# [Texto em estudo]
::::::
As limitações administrativas ao uso da propriedade particular são expressas em leis e regulamentos de todos os entes federados, conforme as competências de cada qual.

As limitações administrativas derivam do poder de polícia administrativa – em sentido amplo, pois envolvem atividade normativa (edição de leis e regulamentos). Elas se exteriorizam em imposições unilaterais e imperativas, sob a modalidade positiva (fazer), negativa (não fazer), ou permissiva (permitir fazer). No primeiro caso, o particular fica obrigado a realizar o que a administração lhe impõe; no segundo, deve-se se abster de fazer algo; no terceiro, deve permitir que se faça alguma coisa em sua propriedade.

As limitações administrativas devem ser gerais, dirigidas a propriedades indeterminadas. Não há indenização, ou seja, as limitações administrativas são sempre gratuitas (para o poder público).

Essas limitações podem atingir não só a propriedade imóvel e seu uso como quaisquer outros bens e atividades particulares que tenham implicações com o bem-estar social, com os bons costumes, com a segurança e a saúde da coletividade, com o sossego e a higiene da cidade e até mesmo com a estética urbana.

Em síntese, as limitações administrativas são restrições gerais e gratuitas impostas por leis e regulamentos a propriedades particulares indeterminadas, em benefício da coletividade. Exemplos: a obrigação de observar o recuo de alguns metros das construções em terrenos urbanos; a proibição de desmatamento de parte de área de floresta em cada propriedade rural; a obrigação imposta aos proprietários de efetuarem limpeza de terrenos; a proibição de construir além de determinado número de pavimentos imposta pelo plano diretor do município etc.

Tombamento é a modalidade de intervenção na propriedade por meio da qual o poder público procura proteger o patrimônio cultural brasileiro.

No tombamento, o Estado intervém na propriedade privada para proteger a memória nacional, protegendo bens de ordem histórica, artística, arqueológica, cultural, científica, turística e paisagística. A maioria dos bens tombados é de imóveis de valor arquitetônico de épocas passadas em nossa história. É comum, também, o tombamento de bairros ou até mesmo de cidades, quando retratam aspectos culturais do passado. O tombamento pode, ainda, recair sobre bens móveis.

A Constituição Federal estabelece, expressamente, a autorização para essa modalidade de intervenção na propriedade, nos seguintes termos (CF, art. 216, §1.o):

O Poder Público, com a colaboração da comunidade, promoverá e protegerá o patrimônio cultural brasileiro, por meio de inventários, registros, vigilância, tombamento e desapropriação, e de outras formas de acautelamento e preservação.

O tombamento é sempre resultante de vontade expressa do poder público, manifestado por ato administrativo do Poder Executivo.
::::::
# [Material extraído]
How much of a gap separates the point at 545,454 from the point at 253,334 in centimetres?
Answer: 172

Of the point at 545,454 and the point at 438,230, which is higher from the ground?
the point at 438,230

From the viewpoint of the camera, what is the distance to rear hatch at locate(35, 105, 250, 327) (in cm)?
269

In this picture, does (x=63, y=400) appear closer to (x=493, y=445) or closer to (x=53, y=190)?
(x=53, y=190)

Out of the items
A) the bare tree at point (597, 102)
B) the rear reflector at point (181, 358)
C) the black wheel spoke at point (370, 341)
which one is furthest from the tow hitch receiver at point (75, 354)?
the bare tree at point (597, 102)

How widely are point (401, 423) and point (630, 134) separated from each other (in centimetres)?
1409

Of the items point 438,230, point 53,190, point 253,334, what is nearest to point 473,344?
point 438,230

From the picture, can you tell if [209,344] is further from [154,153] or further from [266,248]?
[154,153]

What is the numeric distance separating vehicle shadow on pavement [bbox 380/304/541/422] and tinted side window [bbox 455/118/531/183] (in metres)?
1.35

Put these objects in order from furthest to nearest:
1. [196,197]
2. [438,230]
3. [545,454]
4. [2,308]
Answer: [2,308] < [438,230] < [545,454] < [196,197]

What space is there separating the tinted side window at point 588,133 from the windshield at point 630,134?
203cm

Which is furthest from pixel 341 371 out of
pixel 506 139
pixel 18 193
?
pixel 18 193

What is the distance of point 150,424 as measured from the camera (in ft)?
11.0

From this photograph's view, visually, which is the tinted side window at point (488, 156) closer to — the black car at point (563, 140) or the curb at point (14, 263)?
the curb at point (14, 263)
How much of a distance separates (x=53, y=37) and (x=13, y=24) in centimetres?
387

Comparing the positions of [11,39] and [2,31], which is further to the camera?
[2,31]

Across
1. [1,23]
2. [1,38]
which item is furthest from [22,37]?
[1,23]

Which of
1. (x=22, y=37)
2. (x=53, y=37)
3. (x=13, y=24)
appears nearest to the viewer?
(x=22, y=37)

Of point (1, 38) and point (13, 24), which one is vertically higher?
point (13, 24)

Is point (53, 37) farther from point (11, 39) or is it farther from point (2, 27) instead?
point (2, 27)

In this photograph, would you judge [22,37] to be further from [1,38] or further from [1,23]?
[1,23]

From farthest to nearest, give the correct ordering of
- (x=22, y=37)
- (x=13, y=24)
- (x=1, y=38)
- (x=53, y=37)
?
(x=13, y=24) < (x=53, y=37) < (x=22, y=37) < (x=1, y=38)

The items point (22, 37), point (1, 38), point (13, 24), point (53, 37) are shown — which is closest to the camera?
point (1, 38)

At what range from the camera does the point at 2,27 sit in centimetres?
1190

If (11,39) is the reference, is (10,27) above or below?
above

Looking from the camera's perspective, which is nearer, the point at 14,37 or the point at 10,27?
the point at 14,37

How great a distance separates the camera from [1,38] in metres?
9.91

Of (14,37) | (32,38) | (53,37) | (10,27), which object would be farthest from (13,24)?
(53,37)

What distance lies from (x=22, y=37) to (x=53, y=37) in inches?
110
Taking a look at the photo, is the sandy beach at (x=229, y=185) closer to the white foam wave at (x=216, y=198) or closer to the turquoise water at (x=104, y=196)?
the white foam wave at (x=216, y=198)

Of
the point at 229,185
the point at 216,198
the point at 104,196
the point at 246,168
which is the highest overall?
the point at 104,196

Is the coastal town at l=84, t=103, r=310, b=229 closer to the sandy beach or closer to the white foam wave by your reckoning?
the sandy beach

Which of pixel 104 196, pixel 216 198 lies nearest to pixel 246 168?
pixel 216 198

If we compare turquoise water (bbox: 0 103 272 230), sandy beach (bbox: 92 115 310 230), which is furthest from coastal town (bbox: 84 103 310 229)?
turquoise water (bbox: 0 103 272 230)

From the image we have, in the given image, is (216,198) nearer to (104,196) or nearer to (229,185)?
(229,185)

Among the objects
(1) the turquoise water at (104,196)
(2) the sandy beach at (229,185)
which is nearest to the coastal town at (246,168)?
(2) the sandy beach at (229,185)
::::::
# [Tarefa proposta A]
Devolva literalmente o trecho do texto em estudo que vai de "No tombamento, o" a "acautelamento e preservação.".
# [Tarefa proposta B]
Retome o texto sobre limitações administrativas e tombamento a partir do ponto em que ele termina.
Os registros não guardam relação com o texto em estudo.

# [Resposta esperada A]
No tombamento, o Estado intervém na propriedade privada para proteger a memória nacional, protegendo bens de ordem histórica, artística, arqueológica, cultural, científica, turística e paisagística. A maioria dos bens tombados é de imóveis de valor arquitetônico de épocas passadas em nossa história. É comum, também, o tombamento de bairros ou até mesmo de cidades, quando retratam aspectos culturais do passado. O tombamento pode, ainda, recair sobre bens móveis.

A Constituição Federal estabelece, expressamente, a autorização para essa modalidade de intervenção na propriedade, nos seguintes termos (CF, art. 216, §1.o):

O Poder Público, com a colaboração da comunidade, promoverá e protegerá o patrimônio cultural brasileiro, por meio de inventários, registros, vigilância, tombamento e desapropriação, e de outras formas de acautelamento e preservação.

# [Resposta esperada B]
A competência para legislar sobre a proteção do patrimônio histórico, cultural, artístico, turístico e paisagístico é concorrente entre a União, os estados e o Distrito Federal (CF, art. 24, VII). A legislação federal e estadual poderá, no que couber, ser suplementada pela legislação municipal, por força do art. 30, II, da Constituição Federal.

Ademais, por força do art. 30, IX, da Carta Política, cabe também ao município a competência para promover a proteção do patrimônio histórico-cultural local, observadas a legislação e a ação fiscalizadora federal e estadual.

É imprescindível para o ato de tombamento a existência de processo administrativo, com observância do princípio constitucional do devido processo legal, no qual se assegure ao proprietário o direito ao contraditório e à ampla defesa, no intuito de que este possa comprovar, se for o caso, a inexistência de relação entre o bem a ser tombado e a proteção ao patrimônio cultural.

O ato de tombamento gera alguns relevantes efeitos no que concerne ao uso e à alienação do bem tombado. Efetivados o tombamento e a respectiva inscrição no Ofício de Registro de Imóveis respectivo, surgem os seguintes efeitos:

a) é vedado ao proprietário, ou ao titular de eventual direito de uso, destruir, demolir ou mutilar o bem tombado;

b) o proprietário somente poderá reparar, pintar ou restaurar o bem após a devida autorização do Poder Público;

c) o proprietário deverá conservar o bem tombado para mantê-lo dentro de suas características culturais; se não dispuser de recursos para proceder às necessárias obras de conservação e de restauração, deverá obrigatoriamente comunicar o fato ao órgão que decretou o tombamento, o qual poderá mandar executá-las as suas expensas;

d) independentemente de solicitação do proprietário, pode o poder público, no caso de urgência, tomar a iniciativa de providenciar as obras de conservação;

e) no caso de alienação do bem tombado, o poder público tem direito de preferência;

f) o tombamento do bem não impede o proprietário de gravá-lo por meio de penhor, anticrese ou hipoteca;

g) não há obrigatoriedade de o poder público indenizar o proprietário do imóvel no caso de tombamento.

ALEXANDRINO, Marcelo; PAULO, Vicente. Resumo de Direito Administrativo Descomplicado. 6 ed. Rio de Janeiro: Forense; São Paulo: Método, 2013.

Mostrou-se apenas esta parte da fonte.